- [Exercise instructions]:
What number of lines in the material contain the word "Computing"? Give that number alone.
▶
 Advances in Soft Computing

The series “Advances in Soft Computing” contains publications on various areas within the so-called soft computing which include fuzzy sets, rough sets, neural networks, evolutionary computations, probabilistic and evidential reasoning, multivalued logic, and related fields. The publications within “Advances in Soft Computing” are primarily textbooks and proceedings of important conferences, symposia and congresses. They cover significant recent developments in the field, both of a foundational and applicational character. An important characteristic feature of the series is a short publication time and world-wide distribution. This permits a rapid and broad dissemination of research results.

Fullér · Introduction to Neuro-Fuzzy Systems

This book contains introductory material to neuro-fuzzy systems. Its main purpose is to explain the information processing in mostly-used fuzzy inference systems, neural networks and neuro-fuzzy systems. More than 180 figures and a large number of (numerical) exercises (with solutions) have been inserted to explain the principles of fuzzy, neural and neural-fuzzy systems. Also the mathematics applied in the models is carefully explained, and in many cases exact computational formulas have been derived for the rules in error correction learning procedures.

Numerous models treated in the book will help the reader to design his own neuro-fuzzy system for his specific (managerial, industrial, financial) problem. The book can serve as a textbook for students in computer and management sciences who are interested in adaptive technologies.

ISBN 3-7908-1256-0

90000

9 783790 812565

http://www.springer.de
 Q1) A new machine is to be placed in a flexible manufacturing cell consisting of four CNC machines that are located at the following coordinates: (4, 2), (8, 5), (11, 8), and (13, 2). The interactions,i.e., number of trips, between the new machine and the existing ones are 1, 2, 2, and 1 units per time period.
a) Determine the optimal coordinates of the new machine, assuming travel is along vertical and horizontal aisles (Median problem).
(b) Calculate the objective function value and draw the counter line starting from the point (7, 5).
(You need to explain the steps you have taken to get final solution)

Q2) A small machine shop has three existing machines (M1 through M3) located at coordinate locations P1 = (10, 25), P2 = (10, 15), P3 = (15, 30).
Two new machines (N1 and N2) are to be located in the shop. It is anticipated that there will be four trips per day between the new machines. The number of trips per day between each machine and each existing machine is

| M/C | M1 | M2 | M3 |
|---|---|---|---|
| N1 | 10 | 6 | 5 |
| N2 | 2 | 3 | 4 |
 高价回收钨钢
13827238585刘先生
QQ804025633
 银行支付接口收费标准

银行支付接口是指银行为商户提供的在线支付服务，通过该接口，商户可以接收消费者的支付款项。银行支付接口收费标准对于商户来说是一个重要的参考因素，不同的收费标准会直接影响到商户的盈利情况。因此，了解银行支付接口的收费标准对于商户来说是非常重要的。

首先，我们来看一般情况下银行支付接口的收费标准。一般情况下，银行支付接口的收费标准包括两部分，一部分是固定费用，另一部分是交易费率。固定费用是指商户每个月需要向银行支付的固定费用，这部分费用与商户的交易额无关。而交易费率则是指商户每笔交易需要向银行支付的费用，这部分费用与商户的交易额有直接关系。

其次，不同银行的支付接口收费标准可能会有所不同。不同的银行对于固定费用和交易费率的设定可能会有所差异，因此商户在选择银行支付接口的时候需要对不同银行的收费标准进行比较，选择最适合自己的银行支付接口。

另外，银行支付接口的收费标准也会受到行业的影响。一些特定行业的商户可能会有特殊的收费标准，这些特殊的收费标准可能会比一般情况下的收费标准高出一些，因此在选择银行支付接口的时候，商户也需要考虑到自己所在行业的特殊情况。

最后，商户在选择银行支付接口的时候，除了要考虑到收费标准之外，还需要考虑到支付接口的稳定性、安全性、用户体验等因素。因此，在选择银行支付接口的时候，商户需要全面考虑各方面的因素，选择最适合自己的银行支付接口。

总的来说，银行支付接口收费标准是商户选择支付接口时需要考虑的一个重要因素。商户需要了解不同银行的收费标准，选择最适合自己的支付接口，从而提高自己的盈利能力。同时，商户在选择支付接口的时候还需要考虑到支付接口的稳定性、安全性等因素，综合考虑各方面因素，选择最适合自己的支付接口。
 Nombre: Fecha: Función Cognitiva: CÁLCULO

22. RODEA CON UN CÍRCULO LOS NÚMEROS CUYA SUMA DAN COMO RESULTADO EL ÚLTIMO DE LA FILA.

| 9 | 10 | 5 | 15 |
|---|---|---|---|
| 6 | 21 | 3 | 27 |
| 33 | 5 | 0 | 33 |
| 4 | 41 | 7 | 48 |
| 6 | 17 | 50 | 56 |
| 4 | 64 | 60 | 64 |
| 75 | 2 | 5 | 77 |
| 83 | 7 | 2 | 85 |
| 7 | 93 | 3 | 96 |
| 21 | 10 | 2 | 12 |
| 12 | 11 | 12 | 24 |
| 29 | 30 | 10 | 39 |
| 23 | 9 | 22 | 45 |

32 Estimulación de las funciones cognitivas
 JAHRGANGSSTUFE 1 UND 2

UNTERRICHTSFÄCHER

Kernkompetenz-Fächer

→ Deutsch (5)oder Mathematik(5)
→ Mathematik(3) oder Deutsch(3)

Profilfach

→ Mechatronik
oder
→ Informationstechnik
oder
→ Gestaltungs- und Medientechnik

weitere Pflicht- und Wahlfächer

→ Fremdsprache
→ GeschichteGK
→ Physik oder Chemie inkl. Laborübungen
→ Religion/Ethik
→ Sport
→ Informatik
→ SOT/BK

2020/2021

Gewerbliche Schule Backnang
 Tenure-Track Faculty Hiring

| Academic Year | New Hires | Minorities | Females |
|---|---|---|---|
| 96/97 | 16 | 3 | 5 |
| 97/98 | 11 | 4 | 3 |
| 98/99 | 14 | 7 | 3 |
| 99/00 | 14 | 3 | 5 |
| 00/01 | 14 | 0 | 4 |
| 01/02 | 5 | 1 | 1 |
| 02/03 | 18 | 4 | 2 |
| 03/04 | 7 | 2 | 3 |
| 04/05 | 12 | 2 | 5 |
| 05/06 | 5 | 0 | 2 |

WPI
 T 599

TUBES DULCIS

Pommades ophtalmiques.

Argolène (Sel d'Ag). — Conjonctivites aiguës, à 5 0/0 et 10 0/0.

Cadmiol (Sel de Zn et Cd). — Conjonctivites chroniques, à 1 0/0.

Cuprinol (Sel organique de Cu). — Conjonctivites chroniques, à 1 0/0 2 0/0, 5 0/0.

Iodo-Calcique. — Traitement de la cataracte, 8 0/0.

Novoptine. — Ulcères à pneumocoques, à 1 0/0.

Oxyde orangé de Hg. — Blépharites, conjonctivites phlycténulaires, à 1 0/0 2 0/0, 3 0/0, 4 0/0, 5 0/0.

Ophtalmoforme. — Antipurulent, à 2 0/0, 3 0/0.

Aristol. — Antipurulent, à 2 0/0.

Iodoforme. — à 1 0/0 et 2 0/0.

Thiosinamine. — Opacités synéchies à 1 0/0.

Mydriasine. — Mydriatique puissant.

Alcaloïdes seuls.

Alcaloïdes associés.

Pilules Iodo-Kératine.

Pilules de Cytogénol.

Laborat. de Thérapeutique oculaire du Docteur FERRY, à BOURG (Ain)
◀
- [Completed task]:
2